What you should do
Can you extract every line in the entries below that contains the string "JSON" and copy each one out?

Material shown
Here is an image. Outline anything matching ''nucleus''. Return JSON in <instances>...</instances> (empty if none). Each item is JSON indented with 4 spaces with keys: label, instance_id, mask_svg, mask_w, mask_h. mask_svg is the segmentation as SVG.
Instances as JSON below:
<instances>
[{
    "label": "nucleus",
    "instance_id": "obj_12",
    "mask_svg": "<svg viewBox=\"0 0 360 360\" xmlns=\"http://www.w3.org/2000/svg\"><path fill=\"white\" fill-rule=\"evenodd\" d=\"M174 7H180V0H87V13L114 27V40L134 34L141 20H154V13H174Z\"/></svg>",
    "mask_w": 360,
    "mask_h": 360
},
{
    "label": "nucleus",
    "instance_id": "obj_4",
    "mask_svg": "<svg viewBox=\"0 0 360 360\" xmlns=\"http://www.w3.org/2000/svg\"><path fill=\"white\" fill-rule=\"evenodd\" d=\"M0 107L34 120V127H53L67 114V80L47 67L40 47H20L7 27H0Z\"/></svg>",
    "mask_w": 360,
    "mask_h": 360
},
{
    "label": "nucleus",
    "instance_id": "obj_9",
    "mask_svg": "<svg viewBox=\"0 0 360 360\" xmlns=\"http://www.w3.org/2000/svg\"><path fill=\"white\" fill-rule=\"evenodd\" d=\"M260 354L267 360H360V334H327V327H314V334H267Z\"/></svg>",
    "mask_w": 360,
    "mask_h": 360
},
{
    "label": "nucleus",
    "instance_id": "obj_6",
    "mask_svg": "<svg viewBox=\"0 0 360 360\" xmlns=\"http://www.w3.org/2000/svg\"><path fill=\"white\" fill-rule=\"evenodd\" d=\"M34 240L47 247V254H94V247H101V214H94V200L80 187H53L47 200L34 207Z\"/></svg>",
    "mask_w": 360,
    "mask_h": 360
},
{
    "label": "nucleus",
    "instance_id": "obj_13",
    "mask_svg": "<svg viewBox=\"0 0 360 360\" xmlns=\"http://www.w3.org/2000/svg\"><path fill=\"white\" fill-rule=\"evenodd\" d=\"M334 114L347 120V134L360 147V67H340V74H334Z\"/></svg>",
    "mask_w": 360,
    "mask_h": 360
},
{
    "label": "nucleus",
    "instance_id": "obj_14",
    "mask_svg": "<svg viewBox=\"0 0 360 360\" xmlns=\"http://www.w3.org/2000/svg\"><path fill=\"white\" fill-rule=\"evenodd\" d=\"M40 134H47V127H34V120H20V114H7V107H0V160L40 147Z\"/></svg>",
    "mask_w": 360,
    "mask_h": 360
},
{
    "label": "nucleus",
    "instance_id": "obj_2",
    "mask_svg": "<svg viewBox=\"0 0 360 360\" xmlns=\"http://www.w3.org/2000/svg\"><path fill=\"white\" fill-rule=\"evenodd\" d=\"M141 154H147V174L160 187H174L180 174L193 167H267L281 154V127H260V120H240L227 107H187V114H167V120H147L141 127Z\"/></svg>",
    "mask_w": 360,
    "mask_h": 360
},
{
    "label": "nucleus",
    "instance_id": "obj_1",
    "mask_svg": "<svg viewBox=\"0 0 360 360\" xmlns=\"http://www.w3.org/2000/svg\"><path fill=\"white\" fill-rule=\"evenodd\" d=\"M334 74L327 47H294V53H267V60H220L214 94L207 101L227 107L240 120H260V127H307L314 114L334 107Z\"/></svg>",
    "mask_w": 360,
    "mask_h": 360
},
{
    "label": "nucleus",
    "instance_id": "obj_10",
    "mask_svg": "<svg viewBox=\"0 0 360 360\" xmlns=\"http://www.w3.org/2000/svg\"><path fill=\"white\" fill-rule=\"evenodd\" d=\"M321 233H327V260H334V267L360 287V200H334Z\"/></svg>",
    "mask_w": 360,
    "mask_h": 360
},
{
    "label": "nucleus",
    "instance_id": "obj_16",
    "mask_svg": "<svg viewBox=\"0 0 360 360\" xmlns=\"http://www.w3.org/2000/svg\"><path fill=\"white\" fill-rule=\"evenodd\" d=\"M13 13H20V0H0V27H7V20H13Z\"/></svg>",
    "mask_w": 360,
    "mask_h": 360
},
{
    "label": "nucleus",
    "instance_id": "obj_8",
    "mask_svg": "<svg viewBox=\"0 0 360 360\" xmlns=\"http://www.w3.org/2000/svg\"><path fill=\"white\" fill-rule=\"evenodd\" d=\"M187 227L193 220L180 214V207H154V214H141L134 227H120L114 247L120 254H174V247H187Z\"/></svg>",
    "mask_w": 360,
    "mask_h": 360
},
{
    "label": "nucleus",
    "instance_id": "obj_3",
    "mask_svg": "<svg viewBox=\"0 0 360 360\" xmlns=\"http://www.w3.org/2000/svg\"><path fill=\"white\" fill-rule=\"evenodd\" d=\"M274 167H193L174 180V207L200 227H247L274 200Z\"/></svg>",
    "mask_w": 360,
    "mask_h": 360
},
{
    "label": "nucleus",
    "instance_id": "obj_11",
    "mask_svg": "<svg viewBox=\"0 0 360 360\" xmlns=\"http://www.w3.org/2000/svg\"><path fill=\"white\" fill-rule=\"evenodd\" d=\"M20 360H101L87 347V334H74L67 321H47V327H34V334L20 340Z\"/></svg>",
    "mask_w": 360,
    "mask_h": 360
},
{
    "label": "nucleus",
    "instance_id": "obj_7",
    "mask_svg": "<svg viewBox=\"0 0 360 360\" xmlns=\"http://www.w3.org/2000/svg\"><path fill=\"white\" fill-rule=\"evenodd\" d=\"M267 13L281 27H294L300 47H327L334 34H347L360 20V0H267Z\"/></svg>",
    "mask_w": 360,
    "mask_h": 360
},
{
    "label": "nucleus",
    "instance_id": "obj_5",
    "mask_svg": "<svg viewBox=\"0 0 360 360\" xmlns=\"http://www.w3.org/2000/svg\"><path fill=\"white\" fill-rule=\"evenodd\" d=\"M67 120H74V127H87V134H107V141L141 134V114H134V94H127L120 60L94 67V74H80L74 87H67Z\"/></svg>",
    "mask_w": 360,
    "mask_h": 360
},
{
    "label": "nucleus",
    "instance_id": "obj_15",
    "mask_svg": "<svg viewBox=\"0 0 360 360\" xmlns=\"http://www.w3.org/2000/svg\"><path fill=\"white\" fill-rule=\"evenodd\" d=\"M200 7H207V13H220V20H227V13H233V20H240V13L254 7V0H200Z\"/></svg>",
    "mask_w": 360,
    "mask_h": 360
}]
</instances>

Response to this exercise
Here is an image. Outline anything matching ''nucleus''. Return JSON in <instances>...</instances> (empty if none). Each item is JSON indented with 4 spaces with keys: label, instance_id, mask_svg, mask_w, mask_h. mask_svg is the segmentation as SVG.
Instances as JSON below:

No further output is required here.